Thermal coal or steam coal is primarily used in making electricity through power plants. This type of coal is found in the Powder River Basin of Wyoming, where Arch plans to make large reductions.

In West Virginia, metallurgical coal or coking coal is a grade that can be used to produce good-quality coke. Coke is a fuel and reactant in the blast furnace process for primary steel-making. The demand for metallurgical coal is highly coupled to the demand for steel, which is starting to rebound since many plants shuttered operations during the 2nd quarter.

In Wyoming, the company mined 75 million tons in 2019, their current plan is nearly 55 million tons for 2020. Over the next 2 to 3 years, Arch Resources expects to reduce their mining of thermal coal by 50%.

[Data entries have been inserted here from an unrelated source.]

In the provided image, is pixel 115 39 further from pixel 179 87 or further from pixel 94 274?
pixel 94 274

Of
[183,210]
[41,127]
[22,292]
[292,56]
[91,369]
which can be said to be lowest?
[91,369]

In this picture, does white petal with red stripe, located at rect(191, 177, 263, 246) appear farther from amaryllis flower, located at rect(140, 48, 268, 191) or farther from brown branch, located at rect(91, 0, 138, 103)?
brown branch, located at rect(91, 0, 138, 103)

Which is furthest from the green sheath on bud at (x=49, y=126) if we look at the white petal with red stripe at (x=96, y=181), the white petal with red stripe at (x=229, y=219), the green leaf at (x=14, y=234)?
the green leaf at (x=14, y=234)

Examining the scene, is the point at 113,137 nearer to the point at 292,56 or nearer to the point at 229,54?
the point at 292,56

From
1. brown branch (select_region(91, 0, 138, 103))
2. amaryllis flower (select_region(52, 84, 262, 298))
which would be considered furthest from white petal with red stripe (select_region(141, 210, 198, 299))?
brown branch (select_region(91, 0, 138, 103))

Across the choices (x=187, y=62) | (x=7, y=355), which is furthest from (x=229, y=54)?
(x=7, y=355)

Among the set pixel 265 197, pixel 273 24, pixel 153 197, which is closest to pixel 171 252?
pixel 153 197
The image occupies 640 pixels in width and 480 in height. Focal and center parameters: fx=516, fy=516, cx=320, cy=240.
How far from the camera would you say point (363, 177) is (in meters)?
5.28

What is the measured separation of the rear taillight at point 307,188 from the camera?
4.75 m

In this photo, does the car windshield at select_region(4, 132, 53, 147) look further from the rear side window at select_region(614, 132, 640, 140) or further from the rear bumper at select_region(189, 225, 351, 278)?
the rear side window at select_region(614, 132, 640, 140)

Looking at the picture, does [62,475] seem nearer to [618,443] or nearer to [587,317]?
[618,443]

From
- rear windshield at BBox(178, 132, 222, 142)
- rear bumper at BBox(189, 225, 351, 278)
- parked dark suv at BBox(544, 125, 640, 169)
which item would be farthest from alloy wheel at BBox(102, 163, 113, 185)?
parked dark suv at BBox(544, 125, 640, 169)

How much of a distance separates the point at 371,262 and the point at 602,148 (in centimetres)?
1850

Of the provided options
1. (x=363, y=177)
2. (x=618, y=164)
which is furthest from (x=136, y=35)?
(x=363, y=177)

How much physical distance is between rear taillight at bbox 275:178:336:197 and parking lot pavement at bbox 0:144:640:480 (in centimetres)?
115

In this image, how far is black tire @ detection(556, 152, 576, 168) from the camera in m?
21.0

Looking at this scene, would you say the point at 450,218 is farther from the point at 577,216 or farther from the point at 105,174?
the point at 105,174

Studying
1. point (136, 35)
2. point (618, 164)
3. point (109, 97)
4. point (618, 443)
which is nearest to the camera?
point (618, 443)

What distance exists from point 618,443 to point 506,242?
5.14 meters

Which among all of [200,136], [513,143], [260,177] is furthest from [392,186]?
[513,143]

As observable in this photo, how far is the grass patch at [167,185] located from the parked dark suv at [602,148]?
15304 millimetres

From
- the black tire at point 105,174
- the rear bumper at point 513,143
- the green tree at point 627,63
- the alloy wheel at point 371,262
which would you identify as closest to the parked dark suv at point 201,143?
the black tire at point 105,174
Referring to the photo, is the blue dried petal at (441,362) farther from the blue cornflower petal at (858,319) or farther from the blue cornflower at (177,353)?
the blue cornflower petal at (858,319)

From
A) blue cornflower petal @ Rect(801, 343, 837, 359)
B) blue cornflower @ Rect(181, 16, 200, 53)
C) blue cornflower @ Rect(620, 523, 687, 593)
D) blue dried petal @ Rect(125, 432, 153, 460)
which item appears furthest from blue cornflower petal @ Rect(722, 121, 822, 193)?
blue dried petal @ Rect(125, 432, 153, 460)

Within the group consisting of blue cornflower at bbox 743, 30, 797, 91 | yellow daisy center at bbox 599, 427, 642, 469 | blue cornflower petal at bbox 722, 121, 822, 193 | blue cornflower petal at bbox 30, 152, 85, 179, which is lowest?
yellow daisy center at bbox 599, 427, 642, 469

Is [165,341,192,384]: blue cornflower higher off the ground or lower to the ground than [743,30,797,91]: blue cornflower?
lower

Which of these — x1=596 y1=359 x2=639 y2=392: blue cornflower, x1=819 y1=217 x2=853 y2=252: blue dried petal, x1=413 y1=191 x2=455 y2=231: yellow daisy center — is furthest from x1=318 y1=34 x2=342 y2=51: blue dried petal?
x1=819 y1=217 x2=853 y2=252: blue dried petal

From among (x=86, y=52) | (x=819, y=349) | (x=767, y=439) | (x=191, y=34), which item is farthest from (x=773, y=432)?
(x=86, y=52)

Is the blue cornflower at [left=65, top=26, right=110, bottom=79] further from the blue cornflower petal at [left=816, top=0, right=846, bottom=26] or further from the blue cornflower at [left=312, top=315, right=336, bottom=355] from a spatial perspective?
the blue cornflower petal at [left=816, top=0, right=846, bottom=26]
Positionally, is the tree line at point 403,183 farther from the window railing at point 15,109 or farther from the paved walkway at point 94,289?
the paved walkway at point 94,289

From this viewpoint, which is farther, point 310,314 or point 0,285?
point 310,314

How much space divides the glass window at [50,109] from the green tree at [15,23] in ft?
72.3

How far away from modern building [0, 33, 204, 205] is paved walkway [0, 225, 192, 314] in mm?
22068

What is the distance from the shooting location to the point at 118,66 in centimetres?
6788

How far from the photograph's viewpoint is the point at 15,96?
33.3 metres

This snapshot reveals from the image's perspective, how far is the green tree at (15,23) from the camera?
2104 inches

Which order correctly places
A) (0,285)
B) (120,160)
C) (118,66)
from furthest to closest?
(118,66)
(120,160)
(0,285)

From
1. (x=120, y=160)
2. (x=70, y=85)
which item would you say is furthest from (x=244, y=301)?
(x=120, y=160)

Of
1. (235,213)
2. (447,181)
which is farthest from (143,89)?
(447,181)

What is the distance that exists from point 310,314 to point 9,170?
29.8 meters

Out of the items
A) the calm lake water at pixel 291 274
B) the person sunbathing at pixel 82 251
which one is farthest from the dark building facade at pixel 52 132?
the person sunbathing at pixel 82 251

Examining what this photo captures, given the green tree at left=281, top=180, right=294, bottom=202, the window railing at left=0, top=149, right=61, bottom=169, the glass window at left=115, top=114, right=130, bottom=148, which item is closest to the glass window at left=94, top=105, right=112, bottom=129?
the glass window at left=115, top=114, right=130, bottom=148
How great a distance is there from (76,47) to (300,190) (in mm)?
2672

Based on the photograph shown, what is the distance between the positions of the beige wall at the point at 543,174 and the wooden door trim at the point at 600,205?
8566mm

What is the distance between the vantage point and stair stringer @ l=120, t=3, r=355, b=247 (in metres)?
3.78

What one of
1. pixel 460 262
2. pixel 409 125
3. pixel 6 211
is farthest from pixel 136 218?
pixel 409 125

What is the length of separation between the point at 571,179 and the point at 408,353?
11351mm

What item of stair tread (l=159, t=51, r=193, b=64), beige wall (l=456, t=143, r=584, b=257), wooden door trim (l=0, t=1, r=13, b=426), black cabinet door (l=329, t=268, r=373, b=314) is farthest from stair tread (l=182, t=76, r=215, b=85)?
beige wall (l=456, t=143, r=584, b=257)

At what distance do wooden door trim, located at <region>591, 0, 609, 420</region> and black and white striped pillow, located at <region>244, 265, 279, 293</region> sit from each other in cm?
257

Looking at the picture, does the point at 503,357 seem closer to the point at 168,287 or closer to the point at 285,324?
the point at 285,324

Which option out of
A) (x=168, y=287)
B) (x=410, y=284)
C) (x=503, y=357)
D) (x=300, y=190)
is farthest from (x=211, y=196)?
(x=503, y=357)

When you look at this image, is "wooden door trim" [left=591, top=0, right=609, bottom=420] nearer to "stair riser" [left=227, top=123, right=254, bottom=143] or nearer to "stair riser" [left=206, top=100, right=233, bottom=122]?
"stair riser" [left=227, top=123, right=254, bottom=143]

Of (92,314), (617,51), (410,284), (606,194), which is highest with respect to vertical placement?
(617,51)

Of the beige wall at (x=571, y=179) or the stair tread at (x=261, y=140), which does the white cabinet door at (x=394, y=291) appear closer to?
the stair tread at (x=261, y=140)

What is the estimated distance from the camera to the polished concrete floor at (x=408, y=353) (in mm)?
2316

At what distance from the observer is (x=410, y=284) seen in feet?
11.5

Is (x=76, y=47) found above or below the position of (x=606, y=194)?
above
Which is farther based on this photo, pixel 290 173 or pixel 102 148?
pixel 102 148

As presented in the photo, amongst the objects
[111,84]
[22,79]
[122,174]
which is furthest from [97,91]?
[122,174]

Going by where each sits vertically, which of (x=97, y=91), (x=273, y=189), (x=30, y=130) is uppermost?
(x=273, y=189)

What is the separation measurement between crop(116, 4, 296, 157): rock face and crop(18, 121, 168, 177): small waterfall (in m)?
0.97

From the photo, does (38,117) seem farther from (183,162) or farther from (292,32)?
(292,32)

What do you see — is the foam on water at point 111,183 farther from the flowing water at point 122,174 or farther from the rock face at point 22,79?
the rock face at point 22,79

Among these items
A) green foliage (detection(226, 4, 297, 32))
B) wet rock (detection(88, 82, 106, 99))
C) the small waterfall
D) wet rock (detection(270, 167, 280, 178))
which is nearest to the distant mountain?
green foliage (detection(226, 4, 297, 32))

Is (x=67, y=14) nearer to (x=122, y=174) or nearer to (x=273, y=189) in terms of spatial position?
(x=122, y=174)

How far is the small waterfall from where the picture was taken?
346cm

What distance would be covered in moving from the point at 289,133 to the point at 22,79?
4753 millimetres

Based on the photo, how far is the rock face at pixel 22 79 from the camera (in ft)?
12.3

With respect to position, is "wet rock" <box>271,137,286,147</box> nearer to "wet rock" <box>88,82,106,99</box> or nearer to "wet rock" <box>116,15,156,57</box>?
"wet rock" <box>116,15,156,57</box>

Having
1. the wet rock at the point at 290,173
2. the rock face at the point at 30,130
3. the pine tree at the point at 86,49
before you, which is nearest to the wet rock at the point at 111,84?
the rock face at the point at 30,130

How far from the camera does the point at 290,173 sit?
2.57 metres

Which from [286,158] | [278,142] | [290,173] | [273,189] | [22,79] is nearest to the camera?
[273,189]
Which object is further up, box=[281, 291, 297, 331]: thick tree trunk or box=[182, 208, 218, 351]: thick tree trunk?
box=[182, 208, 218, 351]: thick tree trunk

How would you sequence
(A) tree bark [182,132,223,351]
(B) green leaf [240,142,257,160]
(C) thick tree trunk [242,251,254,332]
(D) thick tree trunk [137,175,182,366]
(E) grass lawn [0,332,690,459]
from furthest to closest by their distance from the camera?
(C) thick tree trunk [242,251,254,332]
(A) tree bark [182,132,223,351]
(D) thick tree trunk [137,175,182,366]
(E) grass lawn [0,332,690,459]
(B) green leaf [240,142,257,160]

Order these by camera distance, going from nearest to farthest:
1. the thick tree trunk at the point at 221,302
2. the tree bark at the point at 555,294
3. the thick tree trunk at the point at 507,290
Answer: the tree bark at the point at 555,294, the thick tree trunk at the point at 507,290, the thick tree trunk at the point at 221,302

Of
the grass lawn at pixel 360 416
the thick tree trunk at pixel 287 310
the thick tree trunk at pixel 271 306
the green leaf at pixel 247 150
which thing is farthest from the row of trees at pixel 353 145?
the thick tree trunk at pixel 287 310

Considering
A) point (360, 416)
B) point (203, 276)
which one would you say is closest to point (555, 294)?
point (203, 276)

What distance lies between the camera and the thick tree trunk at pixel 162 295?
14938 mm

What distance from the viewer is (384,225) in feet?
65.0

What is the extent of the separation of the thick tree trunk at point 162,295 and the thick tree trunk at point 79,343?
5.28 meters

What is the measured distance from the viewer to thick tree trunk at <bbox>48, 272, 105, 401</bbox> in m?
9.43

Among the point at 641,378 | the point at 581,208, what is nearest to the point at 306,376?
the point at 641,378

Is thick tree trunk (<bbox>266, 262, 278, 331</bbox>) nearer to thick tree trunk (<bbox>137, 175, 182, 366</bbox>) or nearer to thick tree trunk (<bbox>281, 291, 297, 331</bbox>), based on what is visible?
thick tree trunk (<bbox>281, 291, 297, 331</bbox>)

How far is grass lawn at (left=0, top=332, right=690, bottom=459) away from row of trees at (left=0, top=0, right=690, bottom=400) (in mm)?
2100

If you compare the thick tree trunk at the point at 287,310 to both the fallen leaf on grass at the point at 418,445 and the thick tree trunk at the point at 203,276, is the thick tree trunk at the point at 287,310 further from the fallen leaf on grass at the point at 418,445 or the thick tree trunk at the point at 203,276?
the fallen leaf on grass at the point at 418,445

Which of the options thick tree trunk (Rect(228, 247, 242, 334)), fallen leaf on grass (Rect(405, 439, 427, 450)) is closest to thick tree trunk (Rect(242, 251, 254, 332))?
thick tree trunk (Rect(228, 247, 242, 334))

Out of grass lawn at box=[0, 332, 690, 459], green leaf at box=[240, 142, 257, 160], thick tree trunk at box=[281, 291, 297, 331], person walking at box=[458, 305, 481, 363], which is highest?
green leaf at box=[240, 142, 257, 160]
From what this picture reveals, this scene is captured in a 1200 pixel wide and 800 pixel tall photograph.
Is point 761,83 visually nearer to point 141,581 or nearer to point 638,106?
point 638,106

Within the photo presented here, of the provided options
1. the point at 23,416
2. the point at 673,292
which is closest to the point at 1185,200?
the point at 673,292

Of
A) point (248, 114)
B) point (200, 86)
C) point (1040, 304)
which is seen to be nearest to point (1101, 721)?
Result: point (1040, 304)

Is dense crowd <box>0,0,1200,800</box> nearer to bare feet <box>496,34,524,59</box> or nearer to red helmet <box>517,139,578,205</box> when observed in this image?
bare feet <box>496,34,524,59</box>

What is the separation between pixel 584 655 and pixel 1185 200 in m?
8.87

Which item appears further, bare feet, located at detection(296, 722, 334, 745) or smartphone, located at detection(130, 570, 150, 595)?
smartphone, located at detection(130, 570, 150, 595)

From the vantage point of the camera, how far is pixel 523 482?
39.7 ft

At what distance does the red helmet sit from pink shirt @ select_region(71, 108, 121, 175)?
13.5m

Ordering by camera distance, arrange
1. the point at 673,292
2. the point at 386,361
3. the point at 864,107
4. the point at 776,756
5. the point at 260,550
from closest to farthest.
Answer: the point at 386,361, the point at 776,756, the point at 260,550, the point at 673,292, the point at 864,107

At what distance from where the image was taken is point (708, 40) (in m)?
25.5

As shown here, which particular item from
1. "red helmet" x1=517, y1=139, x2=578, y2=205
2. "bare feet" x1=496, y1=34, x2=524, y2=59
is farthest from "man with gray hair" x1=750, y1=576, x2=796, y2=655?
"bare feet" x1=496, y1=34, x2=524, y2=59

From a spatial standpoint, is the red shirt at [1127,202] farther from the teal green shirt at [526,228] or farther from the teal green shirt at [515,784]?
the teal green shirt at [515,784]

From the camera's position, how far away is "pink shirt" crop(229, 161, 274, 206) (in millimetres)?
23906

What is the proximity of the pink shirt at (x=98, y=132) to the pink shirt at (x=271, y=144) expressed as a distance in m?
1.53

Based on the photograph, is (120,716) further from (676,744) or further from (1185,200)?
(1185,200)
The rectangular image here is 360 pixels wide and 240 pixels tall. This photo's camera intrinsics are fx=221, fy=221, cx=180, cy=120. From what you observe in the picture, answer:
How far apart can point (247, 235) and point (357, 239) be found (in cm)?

Paul A. Lang, Arch’s chief executive officer said, “We view this systematic winding down of our thermal operations – in a way that allows us to continue to harvest cash and to fund long-term closure costs with ongoing operating cash flows – as the right business solution in the event we are unable to find an appropriate buyer.”

Arch and Peabody Energy tried to merge operations across parts of Wyoming. The merger was blocked by the Trump administration’s Federal Trade Commision and that decision was also backed by a Trump-appointed federal judge.

Taylor Kuykendall of S&P Global Market Intelligence said, “This will be interesting for Peabody Energy too. Is competition from other fuels and coal plant retirements likely to keep the lid on prices as the companies hinted in their Federal Trade Commission arguments?”

In Barbour County, WV, operations are said to be on time and on budget. According to the quarterly release, “The Arch team continues to maintain great momentum at its world-class Leer South growth project,” John T. Drexler, Arch’s chief operating officer said. 

Longwall production is expected to commence at Leer South in the third quarter of 2021.  When fully operational, the mine is expected to produce up to four million tons of High-Vol A coking coal annually for sale into global metallurgical markets and to operate in tandem with Arch’s flagship Leer mine for the next 20 years or more.

“As previously stated, Leer South is expected to enhance our already high-performing coking coal portfolio across every major metric – boosting our volumes, lowering our average unit cost, enhancing our overall product quality and expanding our profit margins across a wide range of market conditions,” Drexler said.  “Moreover, with a gradually improving market outlook heading into 2021, we believe our decision to drive forward with the buildout during the recent market trough could prove highly advantageous as well.”